Rogers, who is an entertaining journalist and devotee of Carr, is perhaps not a natural biographer and it's clear that he has been led a bit of a dance by Carr as he struggled with this book. We swing between the generations. There is repetition. There are tiresome italics and words — 'Westmorland' — are spelled differently on different pages. There is a mass of fascinating information but no explanation of Carr himself: the passion behind the reticence, the wariness behind the cockiness and the love behind the misogyny.

Childhood, of course, accounts for all and it is a grim thought that Carr said that all his novels are autobiographical. As a child, like his father before him, Carr listened to hell-fire sermons. There were beatings after the service from Carr senior for a laugh during prayers. Carr grew up expecting nothing to be easy. When the pedals of his first bike didn't work he thought they were meant to be like that and arrived home from a family ride in a state of collapse. On another bike-ride he fell off in the road and his father didn't even look round. There were no sweeteners, no fun. Pubs were mentioned in whispers. Alcohol was the demon. When poor Rogers first visited Carr he took him a bottle of whisky which was ceremoniously handed back to him in the ominous garden on a tray. Carr's grandfather, an inebriate pork-butcher, had broken his neck falling downstairs while under the influence. It is all in the novels. 'Genetically, I can't drink,' said Carr. He finished up an Anglican, fighting with bishops over abandoned churches and offering half a bottle of sweet wine at lunch, but thanking God his mother never knew.

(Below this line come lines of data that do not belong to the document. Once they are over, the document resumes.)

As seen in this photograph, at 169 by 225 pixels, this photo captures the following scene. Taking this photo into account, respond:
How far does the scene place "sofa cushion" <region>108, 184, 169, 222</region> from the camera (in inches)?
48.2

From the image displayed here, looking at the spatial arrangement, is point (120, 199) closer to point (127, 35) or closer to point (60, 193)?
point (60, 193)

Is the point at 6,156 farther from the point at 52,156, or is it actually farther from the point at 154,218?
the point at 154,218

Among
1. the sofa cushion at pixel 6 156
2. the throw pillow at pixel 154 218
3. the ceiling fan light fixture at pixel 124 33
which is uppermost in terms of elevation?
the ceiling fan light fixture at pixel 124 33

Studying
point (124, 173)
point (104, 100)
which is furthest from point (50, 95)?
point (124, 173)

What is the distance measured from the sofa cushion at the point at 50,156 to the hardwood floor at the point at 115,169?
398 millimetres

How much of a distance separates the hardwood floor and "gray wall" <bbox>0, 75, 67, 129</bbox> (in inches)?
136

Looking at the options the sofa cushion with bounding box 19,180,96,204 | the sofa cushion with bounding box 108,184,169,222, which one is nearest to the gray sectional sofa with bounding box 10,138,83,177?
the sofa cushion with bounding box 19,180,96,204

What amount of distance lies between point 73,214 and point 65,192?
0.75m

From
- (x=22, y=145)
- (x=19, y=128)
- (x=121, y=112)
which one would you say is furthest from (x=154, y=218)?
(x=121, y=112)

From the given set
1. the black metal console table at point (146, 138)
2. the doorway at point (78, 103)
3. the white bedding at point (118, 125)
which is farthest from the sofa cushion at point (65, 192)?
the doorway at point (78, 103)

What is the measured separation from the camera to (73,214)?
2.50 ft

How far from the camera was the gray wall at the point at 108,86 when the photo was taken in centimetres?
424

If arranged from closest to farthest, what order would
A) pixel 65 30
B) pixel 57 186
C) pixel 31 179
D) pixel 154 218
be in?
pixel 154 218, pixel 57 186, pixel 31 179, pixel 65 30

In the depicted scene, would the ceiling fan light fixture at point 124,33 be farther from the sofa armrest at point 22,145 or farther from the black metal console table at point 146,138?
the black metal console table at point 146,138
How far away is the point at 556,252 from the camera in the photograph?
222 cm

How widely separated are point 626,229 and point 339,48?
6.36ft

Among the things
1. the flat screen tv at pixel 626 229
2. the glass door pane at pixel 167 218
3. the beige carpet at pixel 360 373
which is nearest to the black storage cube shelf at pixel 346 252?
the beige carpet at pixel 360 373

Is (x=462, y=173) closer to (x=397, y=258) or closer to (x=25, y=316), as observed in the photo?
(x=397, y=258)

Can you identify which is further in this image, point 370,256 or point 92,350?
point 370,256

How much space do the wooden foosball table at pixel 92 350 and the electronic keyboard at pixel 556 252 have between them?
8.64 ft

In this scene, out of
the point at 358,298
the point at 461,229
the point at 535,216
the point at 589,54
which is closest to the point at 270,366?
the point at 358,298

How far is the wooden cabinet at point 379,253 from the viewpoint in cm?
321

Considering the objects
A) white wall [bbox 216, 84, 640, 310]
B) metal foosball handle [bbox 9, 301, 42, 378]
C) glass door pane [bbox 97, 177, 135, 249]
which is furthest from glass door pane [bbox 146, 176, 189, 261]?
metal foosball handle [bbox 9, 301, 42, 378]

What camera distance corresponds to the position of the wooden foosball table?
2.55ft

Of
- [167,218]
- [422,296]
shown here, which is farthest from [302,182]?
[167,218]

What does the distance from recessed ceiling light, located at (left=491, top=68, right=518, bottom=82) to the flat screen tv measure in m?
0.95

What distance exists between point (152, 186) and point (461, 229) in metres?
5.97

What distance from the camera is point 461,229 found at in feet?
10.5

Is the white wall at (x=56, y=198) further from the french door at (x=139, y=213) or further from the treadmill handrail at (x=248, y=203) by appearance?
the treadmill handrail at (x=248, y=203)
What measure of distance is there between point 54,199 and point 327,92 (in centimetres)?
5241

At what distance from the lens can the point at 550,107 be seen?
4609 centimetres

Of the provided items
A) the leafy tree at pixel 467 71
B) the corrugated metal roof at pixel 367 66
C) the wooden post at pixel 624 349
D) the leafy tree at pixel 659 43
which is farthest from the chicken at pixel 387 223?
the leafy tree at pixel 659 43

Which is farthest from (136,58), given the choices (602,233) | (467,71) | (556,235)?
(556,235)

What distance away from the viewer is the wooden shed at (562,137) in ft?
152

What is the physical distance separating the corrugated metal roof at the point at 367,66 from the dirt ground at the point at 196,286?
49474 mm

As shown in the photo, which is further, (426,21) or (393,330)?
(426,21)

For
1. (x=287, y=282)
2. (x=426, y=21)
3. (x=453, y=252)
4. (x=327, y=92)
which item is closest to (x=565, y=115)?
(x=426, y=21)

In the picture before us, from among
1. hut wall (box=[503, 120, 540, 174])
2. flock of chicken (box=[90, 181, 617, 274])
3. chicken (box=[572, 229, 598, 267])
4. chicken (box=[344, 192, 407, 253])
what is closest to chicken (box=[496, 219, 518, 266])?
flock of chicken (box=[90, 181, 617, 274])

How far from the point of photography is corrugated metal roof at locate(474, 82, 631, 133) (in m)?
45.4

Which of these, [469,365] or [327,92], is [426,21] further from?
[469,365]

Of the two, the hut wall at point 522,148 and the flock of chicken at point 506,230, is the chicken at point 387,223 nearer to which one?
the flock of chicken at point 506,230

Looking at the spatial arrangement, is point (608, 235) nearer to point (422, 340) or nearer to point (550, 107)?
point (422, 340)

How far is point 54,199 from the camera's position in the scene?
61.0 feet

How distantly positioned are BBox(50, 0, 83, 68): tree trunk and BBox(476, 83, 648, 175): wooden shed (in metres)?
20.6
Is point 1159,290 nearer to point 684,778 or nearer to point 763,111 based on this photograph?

All this and a sadistic teacher at his first school probably made Carr unteachable there. He twice failed the eleven-plus, his less clever siblings all going on to grammar school. A private school was found and he did well enough to gain an interview for a place at a teachers' training college, but gave a suicidal answer to the question, 'Why do you want to be a teacher?' (viz. 'Because it leaves me so much time for other pursuits'). Through these years he was gathering the knowledge that was to flower into the historical maps. In time he became a famous headmaster, remembered for running arithmetic races on sports day and leading the whole school around the town shouting poetry. He was a fine cricketer (the Small Book Extraordinary English Cricketers is his bestseller), understood and wrote about football fever and ran his teams like Moses among the tribes.

Then suddenly he would take off to foreign parts. He taught for a year on the Great Plains of North America in a hick town where he was hungry and poor and long remembered. The Battle of Poflocks Crossing, which he thought his best book, he spent the rest of his life writing.

But as wonderful is A Season in Sinjii, about his war service on the coast of West Africa flying the rickety old Lysander flying boats, while on the ground the soldiers went mad with heat and sickness, ended up howling at the moon, falling in love with monkeys, sometimes encountering heroism, love. pity. Carr married happily and his son still runs the press in Kettering. Though Sally Carr disliked hawking her husband's maps around the bookshops she lived with him contentedly for 36 years. For him she was the end of the search. Her eight-year fight with cancer they kept private. She never appears in the novels.

Carr's son is not sycophantic. 'All right, Dad wrote novels, but that doesn't make him exceptional . . ."The rest of his life was in the novels. His wife and I are not.' Hoping for a loving word as Carr died, his son suggested to his father that it was a pity he had never been a 'more intimate man'. Carr replied, 'No. I'm not.'

As reminiscences of Carr, and for lovers of his books, this biography perhaps couldn't be bettered. As an assessment of Carr's importance as novelist and satirist of the teaching of the false romanticism of Eng. Lit., and of his fury against cruelty and bureaucracy, there is much more to be said. But Rogers has made clear that there is more than one Carr: 'The Card', the rum fellow who wrote books, the English eccentric. There is something of granite, the same dogged unconcern for his critics as Cobbett showed, or even Blake.